-- Отрывок --

········

Для меня всегда примером был святитель Афанасий Александрийский, который пять раз отправлялся в ссылки. Всякий раз, проходя мимо фресок, на которых он изображен, я почтительно замираю. Это не фигура речи, это самая настоящая правда. Потому что я преклоняюсь перед этим великим человеком, который, не жалея своей собственной свободы, регулярно оказывался в стесненных обстоятельствах, но не отступал от истины Христовой. Я думаю, что если люди будут знать о таких великих святых, это будет очень полезно и ценно.
— Следующий вопрос напрямую перекликается с твоим ответом, который ты только что озвучил. В магистратуре ты учишься на кафедре богословия (профиль «Патрология и христианская литература»). Соответственно, там вы непосредственно работаете со святоотеческими текстами и трудами церковных авторов. Какие произведения древних и современных богословов тебя вдохновляют?
— Конечно же меня вдохновляют труды святителя Афанасия. «Слово о воплощении Бога Слова и о пришествии Его к нам во плоти» — это, наверное, мой любимый богословский трактат, который я перечитал, наверное, с десяток раз. С одной стороны, на бакалавриате по программе он прочитывается раза четыре, с другой стороны, с первого прочтения этот текст весьма сложно понять, тем более первокурснику.
— А из современных мыслителей кого можешь назвать?
— Очень люблю труды протопресвитера Иоанна Мейендорфа. Многие относятся к нему неоднозначно, в том числе и в среде наших преподавателей. Но мне кажется, автор вполне ортодоксальных взглядов. Это была первая собственно богословская литература, которую я нашел. Его книга «Введение в святоотеческое богословие» стала для меня проводником в мир святоотеческой литературы. Я очень люблю его статьи, его тексты. У меня собрано, наверное, всё, что есть в русском переводе. Я понимаю, что его труды носят скорее научно-популярный характер, чем строго научный. И, может быть, его богословское творчество уже устарело, всё-таки это вторая половина XX века, да и наука шагнула далеко вперед, сейчас каждый год что-нибудь выходит. Но тем не менее это те тексты, к которым я обращаюсь, которые я перечитываю с любовью и интересом.

········

Обновите отрывок из интервью о богословии: приведите всё, начиная с «Для меня всегда» и до «богословов тебя вдохновляют?» включительно, заменив «магистратуре» на «аспирантуре». Далее следуют записи, и это отдельный материал.

-- Исходные данные --

········

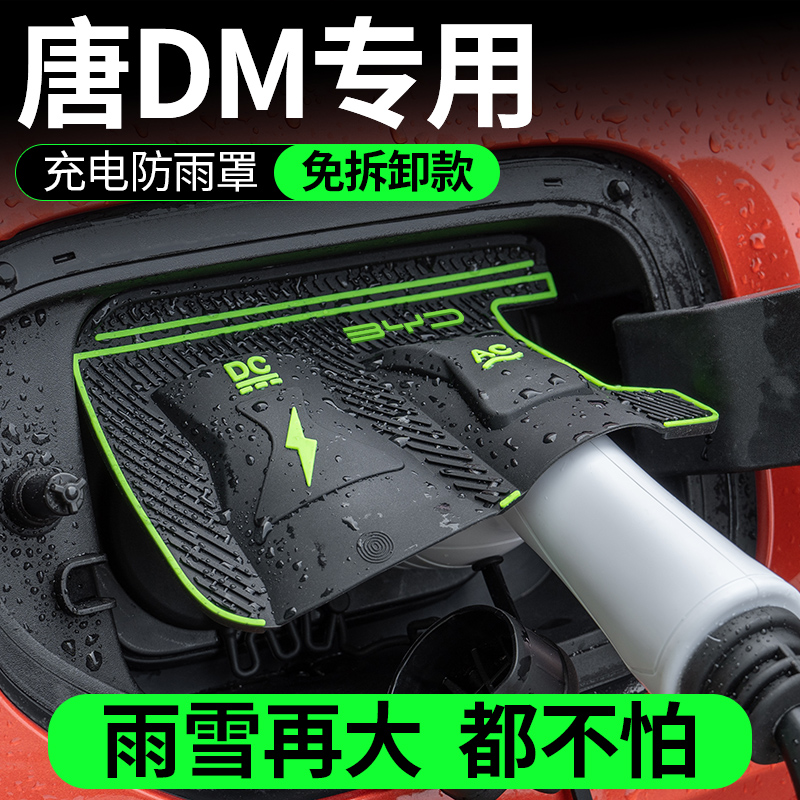 比亚迪22-25款唐DM专用充电枪防雨罩翻盖式防尘防漏隐藏式保护盖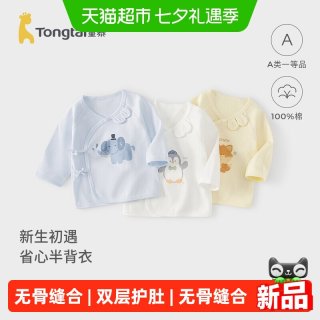 88VIP：童泰 婴儿半背衣春秋季纯棉新生儿衣服初生宝宝和尚服护肚和服上衣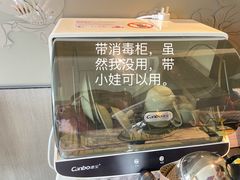 -北京园博大酒店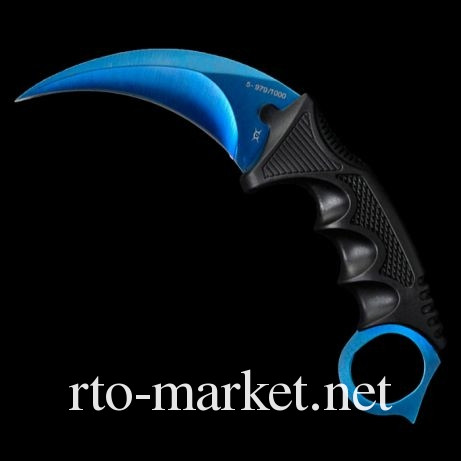 Ніж керамбіт, кіготь із гри Counter-Strike GO Dark Blue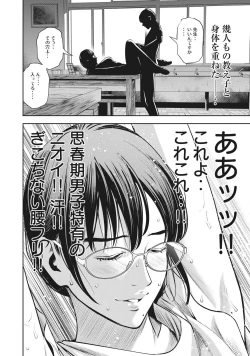 Page 7 of AKAI RINGO - RAW 4 Ch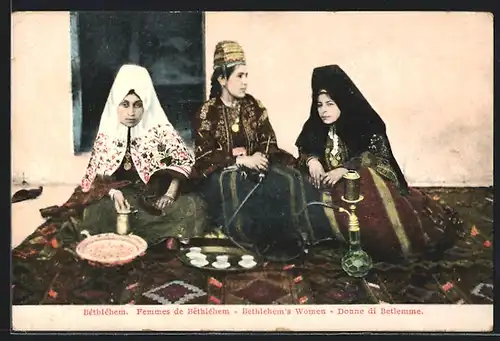 AK Béthléhem, Frauen mit Wasserpfeife
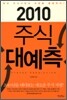 2010 주식 대예측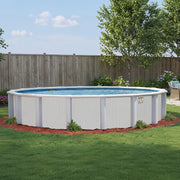 Atlas Semi-In-Ground Swimming Pool 54" - The Great Escape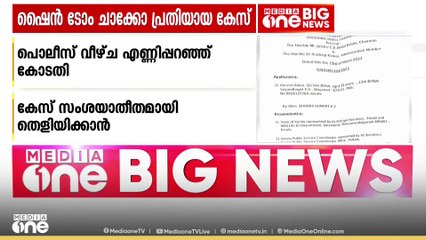 ഷൈന്‍ ടോം ചാക്കോ പ്രതിയായ ലഹരിക്കേസില്‍ പൊലീസിന് വീഴ്ച; എണ്ണിപ്പറഞ്ഞ് കോടതി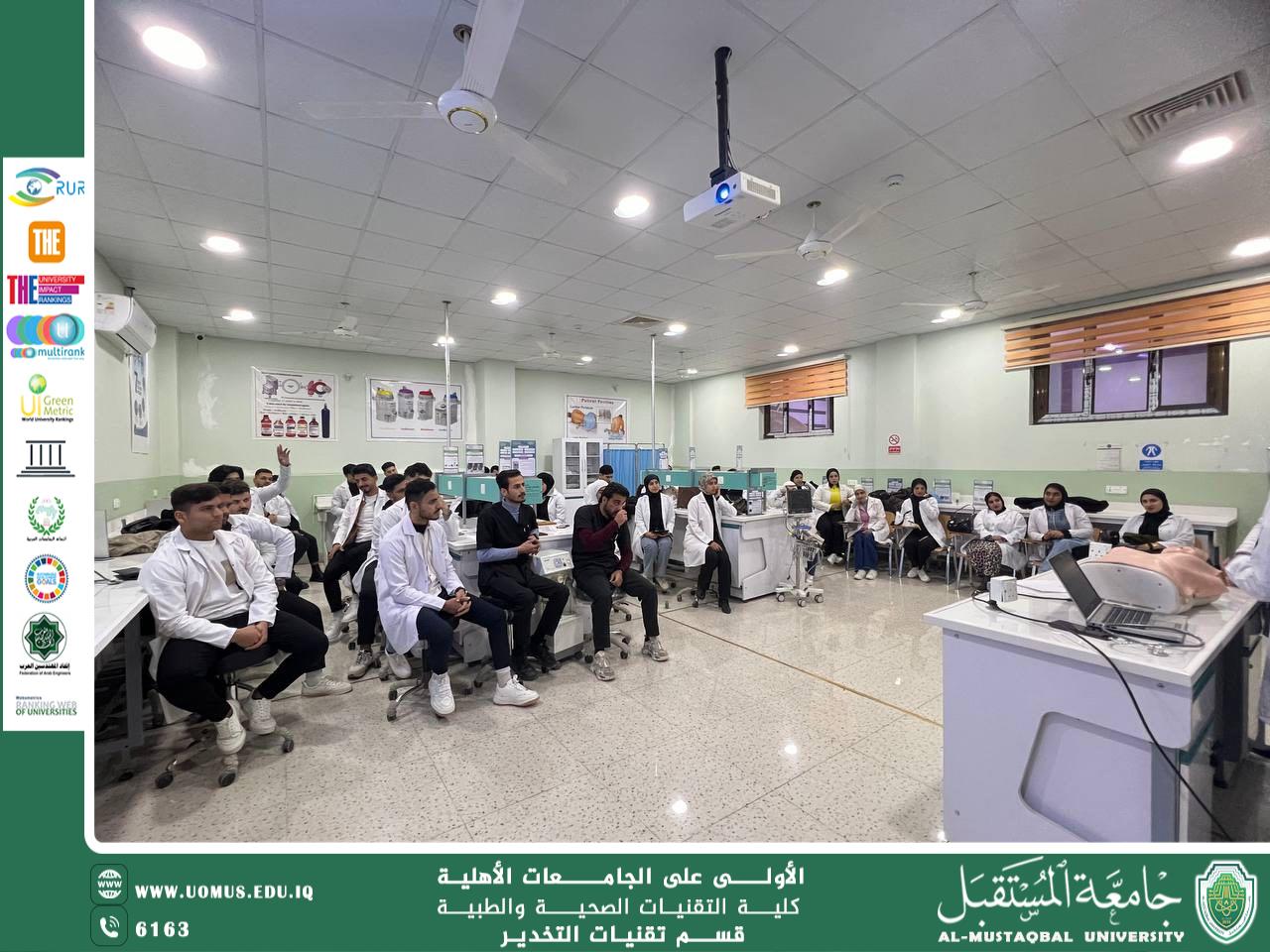 ورشة تطبيق عملي لطلاب التخدير المرحله الثانيه عن الانعاش القلبي الرئوي 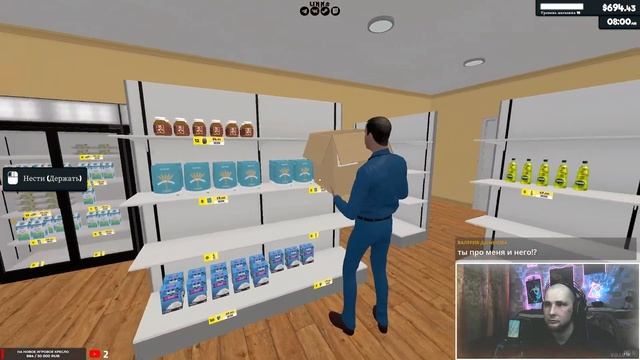 Играем, общаемся, стрим #stream #game #shorts смотреть онлайн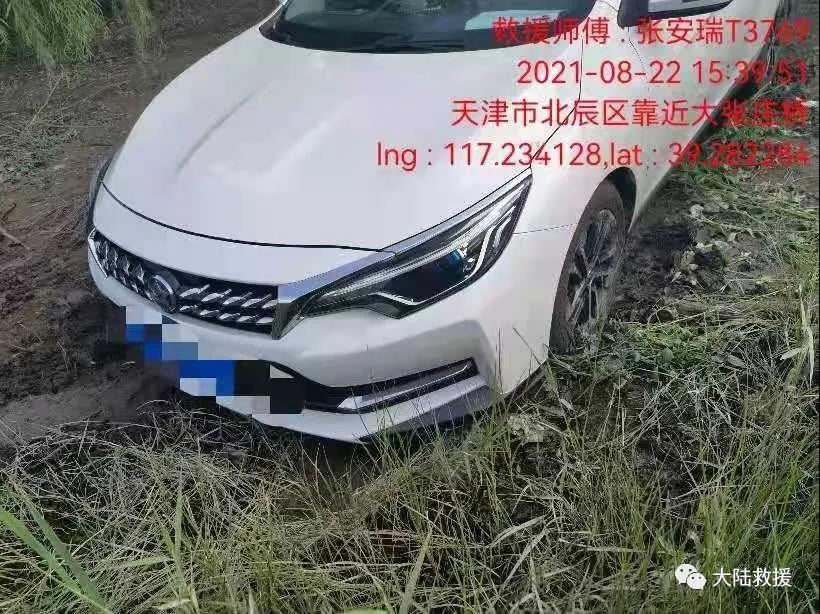 汽车救援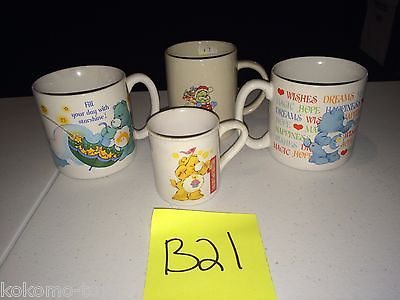 1980's Vintage Carebears Collectible Ceramic Coffee Mug Cup Set Lot #B21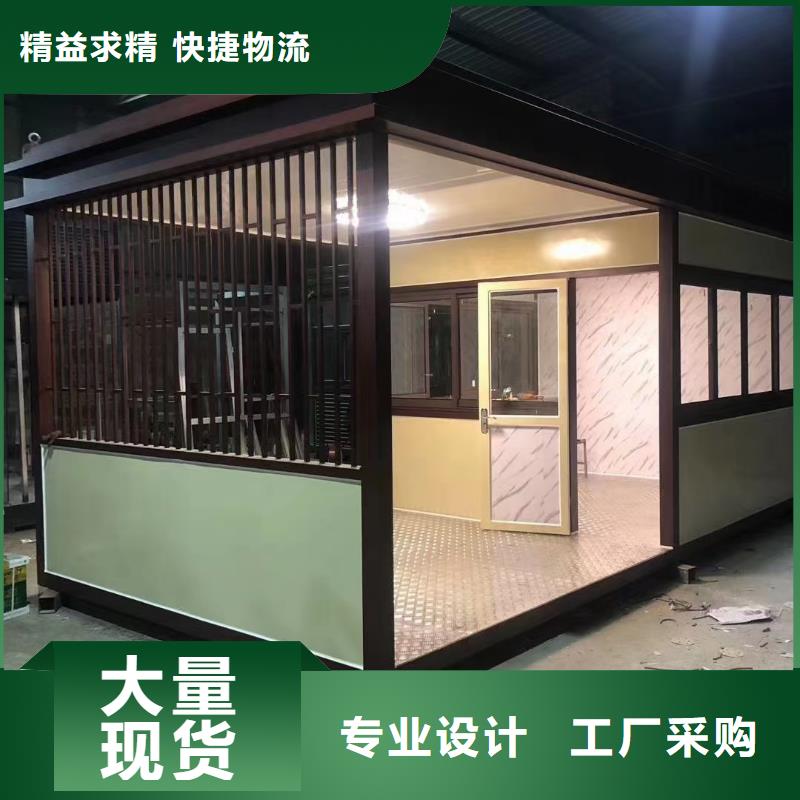 崗亭【垃圾分類房】精選優(yōu)質材料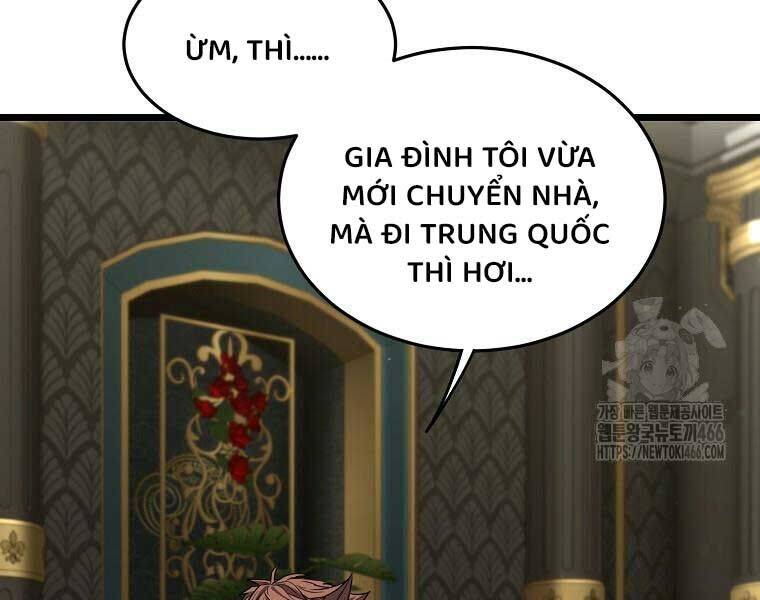 Đăng Nhập Murim Chap 204 - Next Chap 205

········

-- Ответ --
Для меня всегда примером был святитель Афанасий Александрийский, который пять раз отправлялся в ссылки. Всякий раз, проходя мимо фресок, на которых он изображен, я почтительно замираю. Это не фигура речи, это самая настоящая правда. Потому что я преклоняюсь перед этим великим человеком, который, не жалея своей собственной свободы, регулярно оказывался в стесненных обстоятельствах, но не отступал от истины Христовой. Я думаю, что если люди будут знать о таких великих святых, это будет очень полезно и ценно.
— Следующий вопрос напрямую перекликается с твоим ответом, который ты только что озвучил. В аспирантуре ты учишься на кафедре богословия (профиль «Патрология и христианская литература»). Соответственно, там вы непосредственно работаете со святоотеческими текстами и трудами церковных авторов. Какие произведения древних и современных богословов тебя вдохновляют?